Scale Logstash in Distributed Real-Time Way based on Storm


(Hao Chen) #1

Hi Logstash Community,

This is Hao Chen from an e-commerce company supporting one of the largest hadoop cluster in the world. We are relying on logstash to monitor large amount of platform logs. As I could not find similar topic, so here I would like to share some of our practices in scaling logstash in distributed real-time way based on Storm, Spark Streaming or YARN. The main purpose is to enhance ourselves based on the community's great feedback, and also want to know if it's helpful enough to open source our solution or contribute to logstash community.

Problem

As all you know, logstash is a great tool to collect, enrich and transport logs with high usability and extensibility, but limited scalability. Especially while big data distributed systems like hadoop, hbase or spark are becoming more and more popular and widely adopted, how to process extremely large scale of logs in real-time is becoming a more and more serious challenge.

The limitation is mainly because logstash pipeline runs on single process and has been placed as an agent in the past. And currently officially recommended scaling solution (https://www.elastic.co/guide/en/logstash/current/deploying-and-scaling.html) still seems to have some problems like:

  • Too complex OPS architecture and difficult for maintenance
  • Inflexible for dynamic scaling and rebalancing
  • Relatively weak fault-tolerant and message guarantee

Solution

The solution by our side is to deeply customize logstash pipeline execution framework and deploy logstash pipeline directly onto real-time distributed cluster like Storm, Spark streaming or Semza (Yarn).

Thanks for the clear architecture of logstash, the log processing abstraction paradigm is highly extensible and extremely simple:

Threads[input plugin] -> (sized-queue) -> Threads[filter plugin] -> (sized-queue) -> Threads[output plugin]

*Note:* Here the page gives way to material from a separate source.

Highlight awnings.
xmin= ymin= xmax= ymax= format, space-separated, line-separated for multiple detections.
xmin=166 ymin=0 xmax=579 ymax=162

So that we could seamless to convert the pipeline into distributed real-time streaming application like storm topology as following:

StormSpout[input plugin] -> (zeromq) -> StormBolt[filter plugin] -> (zeromq) -> StormBolt[output plugin]

The solution mainly proves us following benefits:

  • High scalability and flexible deployment and management
  • Simple and universal pipeline definition syntax for both agent-side data collection and cluster real-time processing
  • Natively support logstash existing plugins and extensions
  • Storm-based fault tolerate and message guarantee

Though here we are talking on storm, the pipeline execution framework is platform-independent in fact, so that we could definitely also extend to other distributed streaming data processing system like Spark streaming or Samza.

Any comments or feedbacks will be highly appreciated. :slight_smile:

Best Regards,
Hao


(Mark Walkom) #2

Thanks for the post!

What you've done sure is interesting, is there any chance you will or have open sourced this?


(Colin Surprenant) #3

Hao,

Great stuff! I would love to get more details on your implementation. Any plans of open sourcing it? I am sure this could be of great benefit to the community.

Thanks,
Colin


(Hao Chen) #4

Yes, and I am researching about the community's feedback. If the solution could be helpful enough to make some benefit for the public community, I'm definitely willing to spend resource to make it more generic and open source it.


(Hao Chen) #5

Colin,

Thanks and really glad to hear that you are interested, and I am exactly posting to research about the community's feedback. If the solution could be helpful enough to make some benefit for the public community, I'm definitely willing to spend resource to make it more generic and even open source it.

Thanks,
Hao


(Colin Surprenant) #6

Hao,

I am not sure I completely understand you current setup and would love to have more details! Are you running in Storm and shelling out to independent partial logstash pipelines in spouts and bolts?

Thanks,
Colin


(John Sotiropoulos) #7

Hello @haoch !
It 's great to hear that there is a solution which "makes" logstash more scalable. That means that you didn't use logstash at all, right? You just simulated what logstash does through storm spouts and bolts.
I have to do the exact same thing in order to monitor robust traffic real time, so it would be great if you could help with your solution. Is your solution somewhere available?! Whole or part of your code or a picture of the architecture of your system (like if you use any brokers, if you use es-hadoop for this, etc)?


(Chintu Kumar) #8

Hi @haoch,
I am looking for something similar to what you have done for one of my applications.
I would like to have a discussion with you about the same.
Kindly get back to me when you are free.

Thanks,
Chintu


(system) #9